WORK TO BE COMPLETED: Exact reproduction of all the data is needed.

PROVIDED DATA:

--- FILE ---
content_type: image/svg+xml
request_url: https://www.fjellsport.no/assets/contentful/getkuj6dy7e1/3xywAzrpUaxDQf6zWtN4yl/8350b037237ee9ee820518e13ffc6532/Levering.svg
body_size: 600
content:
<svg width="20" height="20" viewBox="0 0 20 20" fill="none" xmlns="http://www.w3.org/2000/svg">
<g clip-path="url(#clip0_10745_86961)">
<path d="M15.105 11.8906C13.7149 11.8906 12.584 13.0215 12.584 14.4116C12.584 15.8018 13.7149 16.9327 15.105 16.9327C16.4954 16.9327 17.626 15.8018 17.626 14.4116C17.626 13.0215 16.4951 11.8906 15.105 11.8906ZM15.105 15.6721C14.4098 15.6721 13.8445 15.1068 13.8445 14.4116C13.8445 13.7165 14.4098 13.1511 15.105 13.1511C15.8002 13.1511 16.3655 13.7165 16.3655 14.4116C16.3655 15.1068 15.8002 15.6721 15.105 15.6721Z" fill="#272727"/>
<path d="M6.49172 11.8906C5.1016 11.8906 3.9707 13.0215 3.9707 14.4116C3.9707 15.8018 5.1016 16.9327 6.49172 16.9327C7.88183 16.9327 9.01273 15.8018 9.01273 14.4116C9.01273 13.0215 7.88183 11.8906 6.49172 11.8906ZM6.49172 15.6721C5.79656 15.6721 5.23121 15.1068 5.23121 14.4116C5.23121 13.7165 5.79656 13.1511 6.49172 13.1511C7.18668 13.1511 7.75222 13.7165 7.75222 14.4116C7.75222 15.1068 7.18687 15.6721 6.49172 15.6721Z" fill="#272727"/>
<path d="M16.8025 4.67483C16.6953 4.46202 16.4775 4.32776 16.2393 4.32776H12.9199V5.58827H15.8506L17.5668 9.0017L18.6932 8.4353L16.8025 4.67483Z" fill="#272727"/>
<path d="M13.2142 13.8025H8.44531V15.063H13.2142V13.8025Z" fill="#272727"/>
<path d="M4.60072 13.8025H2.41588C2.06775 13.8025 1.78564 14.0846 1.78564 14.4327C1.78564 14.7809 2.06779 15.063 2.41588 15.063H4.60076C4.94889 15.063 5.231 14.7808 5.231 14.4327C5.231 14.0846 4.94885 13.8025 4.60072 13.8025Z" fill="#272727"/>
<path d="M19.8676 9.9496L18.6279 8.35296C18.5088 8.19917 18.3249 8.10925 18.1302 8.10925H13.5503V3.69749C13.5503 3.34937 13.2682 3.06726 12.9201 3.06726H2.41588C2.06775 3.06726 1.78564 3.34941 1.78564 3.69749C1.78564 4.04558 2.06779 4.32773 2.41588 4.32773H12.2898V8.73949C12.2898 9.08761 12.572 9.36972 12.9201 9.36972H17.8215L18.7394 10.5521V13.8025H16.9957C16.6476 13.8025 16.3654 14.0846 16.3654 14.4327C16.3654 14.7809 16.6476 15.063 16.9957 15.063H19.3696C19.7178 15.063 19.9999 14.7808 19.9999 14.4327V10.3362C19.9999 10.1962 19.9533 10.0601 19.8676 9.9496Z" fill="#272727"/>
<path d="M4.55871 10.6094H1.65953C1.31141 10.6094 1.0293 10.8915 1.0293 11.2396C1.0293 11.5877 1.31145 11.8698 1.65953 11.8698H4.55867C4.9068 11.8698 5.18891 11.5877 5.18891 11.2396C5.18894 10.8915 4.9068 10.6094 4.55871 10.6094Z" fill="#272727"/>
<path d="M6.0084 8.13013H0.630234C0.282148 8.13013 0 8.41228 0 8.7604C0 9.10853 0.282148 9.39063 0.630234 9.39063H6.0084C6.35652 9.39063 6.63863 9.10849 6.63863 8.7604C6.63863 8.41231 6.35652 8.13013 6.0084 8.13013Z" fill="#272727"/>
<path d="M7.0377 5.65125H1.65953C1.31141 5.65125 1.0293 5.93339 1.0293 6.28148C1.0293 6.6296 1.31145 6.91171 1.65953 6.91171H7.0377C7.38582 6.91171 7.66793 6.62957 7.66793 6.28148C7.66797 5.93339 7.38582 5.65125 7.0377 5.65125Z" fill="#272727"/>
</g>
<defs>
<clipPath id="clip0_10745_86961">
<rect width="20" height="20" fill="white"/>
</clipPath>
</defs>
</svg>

THE ANSWER:
--- FILE ---
content_type: image/svg+xml
request_url: https://www.fjellsport.no/assets/contentful/getkuj6dy7e1/3xywAzrpUaxDQf6zWtN4yl/8350b037237ee9ee820518e13ffc6532/Levering.svg
body_size: 600
content:
<svg width="20" height="20" viewBox="0 0 20 20" fill="none" xmlns="http://www.w3.org/2000/svg">
<g clip-path="url(#clip0_10745_86961)">
<path d="M15.105 11.8906C13.7149 11.8906 12.584 13.0215 12.584 14.4116C12.584 15.8018 13.7149 16.9327 15.105 16.9327C16.4954 16.9327 17.626 15.8018 17.626 14.4116C17.626 13.0215 16.4951 11.8906 15.105 11.8906ZM15.105 15.6721C14.4098 15.6721 13.8445 15.1068 13.8445 14.4116C13.8445 13.7165 14.4098 13.1511 15.105 13.1511C15.8002 13.1511 16.3655 13.7165 16.3655 14.4116C16.3655 15.1068 15.8002 15.6721 15.105 15.6721Z" fill="#272727"/>
<path d="M6.49172 11.8906C5.1016 11.8906 3.9707 13.0215 3.9707 14.4116C3.9707 15.8018 5.1016 16.9327 6.49172 16.9327C7.88183 16.9327 9.01273 15.8018 9.01273 14.4116C9.01273 13.0215 7.88183 11.8906 6.49172 11.8906ZM6.49172 15.6721C5.79656 15.6721 5.23121 15.1068 5.23121 14.4116C5.23121 13.7165 5.79656 13.1511 6.49172 13.1511C7.18668 13.1511 7.75222 13.7165 7.75222 14.4116C7.75222 15.1068 7.18687 15.6721 6.49172 15.6721Z" fill="#272727"/>
<path d="M16.8025 4.67483C16.6953 4.46202 16.4775 4.32776 16.2393 4.32776H12.9199V5.58827H15.8506L17.5668 9.0017L18.6932 8.4353L16.8025 4.67483Z" fill="#272727"/>
<path d="M13.2142 13.8025H8.44531V15.063H13.2142V13.8025Z" fill="#272727"/>
<path d="M4.60072 13.8025H2.41588C2.06775 13.8025 1.78564 14.0846 1.78564 14.4327C1.78564 14.7809 2.06779 15.063 2.41588 15.063H4.60076C4.94889 15.063 5.231 14.7808 5.231 14.4327C5.231 14.0846 4.94885 13.8025 4.60072 13.8025Z" fill="#272727"/>
<path d="M19.8676 9.9496L18.6279 8.35296C18.5088 8.19917 18.3249 8.10925 18.1302 8.10925H13.5503V3.69749C13.5503 3.34937 13.2682 3.06726 12.9201 3.06726H2.41588C2.06775 3.06726 1.78564 3.34941 1.78564 3.69749C1.78564 4.04558 2.06779 4.32773 2.41588 4.32773H12.2898V8.73949C12.2898 9.08761 12.572 9.36972 12.9201 9.36972H17.8215L18.7394 10.5521V13.8025H16.9957C16.6476 13.8025 16.3654 14.0846 16.3654 14.4327C16.3654 14.7809 16.6476 15.063 16.9957 15.063H19.3696C19.7178 15.063 19.9999 14.7808 19.9999 14.4327V10.3362C19.9999 10.1962 19.9533 10.0601 19.8676 9.9496Z" fill="#272727"/>
<path d="M4.55871 10.6094H1.65953C1.31141 10.6094 1.0293 10.8915 1.0293 11.2396C1.0293 11.5877 1.31145 11.8698 1.65953 11.8698H4.55867C4.9068 11.8698 5.18891 11.5877 5.18891 11.2396C5.18894 10.8915 4.9068 10.6094 4.55871 10.6094Z" fill="#272727"/>
<path d="M6.0084 8.13013H0.630234C0.282148 8.13013 0 8.41228 0 8.7604C0 9.10853 0.282148 9.39063 0.630234 9.39063H6.0084C6.35652 9.39063 6.63863 9.10849 6.63863 8.7604C6.63863 8.41231 6.35652 8.13013 6.0084 8.13013Z" fill="#272727"/>
<path d="M7.0377 5.65125H1.65953C1.31141 5.65125 1.0293 5.93339 1.0293 6.28148C1.0293 6.6296 1.31145 6.91171 1.65953 6.91171H7.0377C7.38582 6.91171 7.66793 6.62957 7.66793 6.28148C7.66797 5.93339 7.38582 5.65125 7.0377 5.65125Z" fill="#272727"/>
</g>
<defs>
<clipPath id="clip0_10745_86961">
<rect width="20" height="20" fill="white"/>
</clipPath>
</defs>
</svg>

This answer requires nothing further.